___ Article

151 Band

Tuesday, February 02, 2016

We Can Fix It

No one wakes up in the morning hoping to read a story about how four teens from Norman North High School sexually assaulted two boys on a bus returning from a wrestling match.  It's shocking and deplorable and what's worse yet is the wrestling coach who was supposedly on the bus as well did nothing to stop the assault.  It forces us to ask just what in the heck has happened to us as a country or even as a community.  Where have we gone wrong?  

We are raising a generation of children wherein many have no code of honor, who have no sense of respect for human dignity, and are addicted to immediate gratification and we, as adults, we as the Church, have allowed it to happen right under our noses.  Look, there is no doubt that your humble Gorilla is the chief of all sinners and is the embodiment of Romans 3; I'm simply pointing out the fact that we are all responsible.

What really puzzles me is how the Church continues to grow numerically, but seems to be increasingly impotent to create change for the better in our neighborhoods.  It doesn't really make sense, does it?  Church youth groups are filled to overflowing in many megachurches but what is the aggregate result?  In Michael Scott Horton's book, "Putting Amazing Back Into Grace," he quotes philosopher Paul C. Payne who said:

"Today, the world doesn't take the Church seriously because today, the Church isn't serious."

Sadly, he's right.  The Church wants to project an image wherein their pastorate and staff look as though they are Abercrombie models wearing only the latest in fashion and following cultural trends.  It somehow makes them "more relevant" to the world when the world is waiting for the Church to start taking their mandates seriously.  When a church staff's average age is 35 years old and whose life experiences are limited to summer church camp and memorizing feel-good passages of Scripture, it's something that we need to fix and we can fix it.  We just have to have the testicular fortitude to speak the truth to these American Eagle Outfitters fashionistas who know more about Coldplay than they do orthodox theology.

______
___ Dataset excerpts

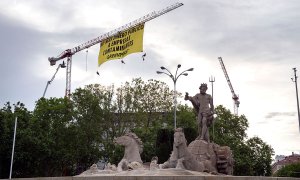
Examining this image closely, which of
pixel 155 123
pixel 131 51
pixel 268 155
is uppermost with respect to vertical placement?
pixel 131 51

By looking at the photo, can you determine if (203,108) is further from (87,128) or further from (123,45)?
(87,128)

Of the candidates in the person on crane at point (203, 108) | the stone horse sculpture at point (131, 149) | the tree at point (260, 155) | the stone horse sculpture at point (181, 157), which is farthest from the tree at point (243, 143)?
Answer: the stone horse sculpture at point (181, 157)

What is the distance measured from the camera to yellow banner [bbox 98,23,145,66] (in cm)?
3428

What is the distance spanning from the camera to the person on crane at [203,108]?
2295 cm

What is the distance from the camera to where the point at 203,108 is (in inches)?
911

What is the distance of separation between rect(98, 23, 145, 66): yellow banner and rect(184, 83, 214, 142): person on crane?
11.4 meters

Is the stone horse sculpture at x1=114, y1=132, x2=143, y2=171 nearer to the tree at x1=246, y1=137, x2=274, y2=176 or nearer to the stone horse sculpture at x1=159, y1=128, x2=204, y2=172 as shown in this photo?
the stone horse sculpture at x1=159, y1=128, x2=204, y2=172

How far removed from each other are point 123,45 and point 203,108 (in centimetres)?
1392

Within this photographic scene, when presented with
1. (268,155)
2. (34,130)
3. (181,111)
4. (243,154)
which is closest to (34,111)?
(34,130)

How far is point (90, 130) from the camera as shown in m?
47.3

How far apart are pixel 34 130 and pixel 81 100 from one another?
696 cm

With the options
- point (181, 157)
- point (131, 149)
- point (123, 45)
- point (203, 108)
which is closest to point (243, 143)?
point (123, 45)

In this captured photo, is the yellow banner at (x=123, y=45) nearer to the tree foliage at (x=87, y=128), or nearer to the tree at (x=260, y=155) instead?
the tree foliage at (x=87, y=128)

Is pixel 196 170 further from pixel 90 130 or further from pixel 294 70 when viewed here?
pixel 294 70
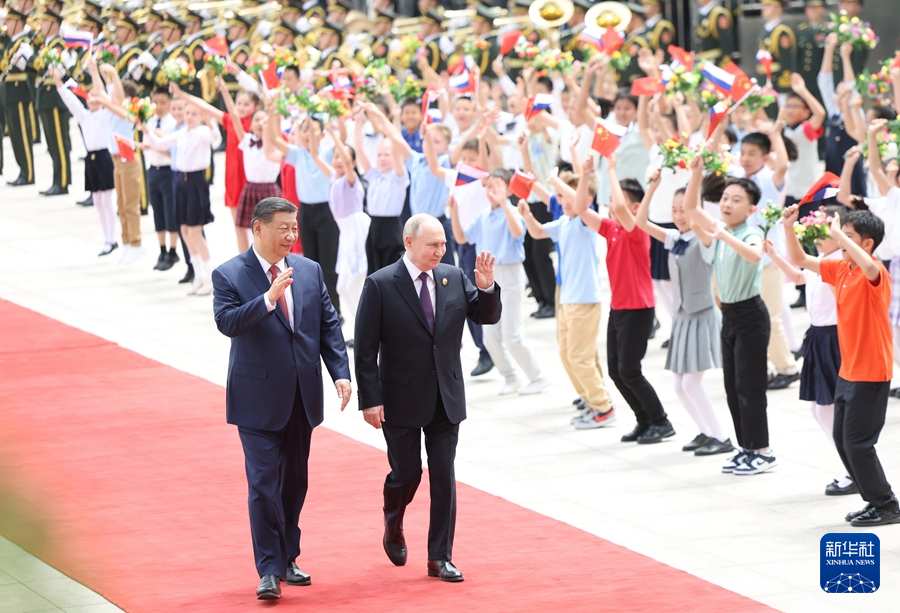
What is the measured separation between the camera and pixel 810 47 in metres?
19.3

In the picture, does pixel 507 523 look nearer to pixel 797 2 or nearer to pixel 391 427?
pixel 391 427

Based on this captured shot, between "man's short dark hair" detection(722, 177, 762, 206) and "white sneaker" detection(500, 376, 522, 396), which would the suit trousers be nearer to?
"white sneaker" detection(500, 376, 522, 396)

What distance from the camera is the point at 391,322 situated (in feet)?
19.2

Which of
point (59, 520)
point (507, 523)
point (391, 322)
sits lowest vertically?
point (507, 523)

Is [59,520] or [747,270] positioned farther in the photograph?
[747,270]

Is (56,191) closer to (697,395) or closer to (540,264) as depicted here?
(540,264)

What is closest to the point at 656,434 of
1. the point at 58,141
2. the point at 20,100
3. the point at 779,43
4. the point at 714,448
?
the point at 714,448

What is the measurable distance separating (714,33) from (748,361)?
568 inches

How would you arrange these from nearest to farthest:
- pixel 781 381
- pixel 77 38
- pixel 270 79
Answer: pixel 781 381
pixel 270 79
pixel 77 38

______

• [Goals]:
1. According to the blog post, in which book does Michael Scott Horton quote philosopher Paul C. Payne?
2. List every sentence in the blog post that ends with a question mark.
3. Echo the part of the blog post that opens with the words containing "Sadly, he's right.  The" and closes with "do orthodox theology.".
The items are separate material with no connection to the blog post.

• [Answers to each task]:
1. "Putting Amazing Back Into Grace."

2.
- Where have we gone wrong?
- It doesn't really make sense, does it?
- Church youth groups are filled to overflowing in many megachurches but what is the aggregate result?

3.
Sadly, he's right.  The Church wants to project an image wherein their pastorate and staff look as though they are Abercrombie models wearing only the latest in fashion and following cultural trends.  It somehow makes them "more relevant" to the world when the world is waiting for the Church to start taking their mandates seriously.  When a church staff's average age is 35 years old and whose life experiences are limited to summer church camp and memorizing feel-good passages of Scripture, it's something that we need to fix and we can fix it.  We just have to have the testicular fortitude to speak the truth to these American Eagle Outfitters fashionistas who know more about Coldplay than they do orthodox theology.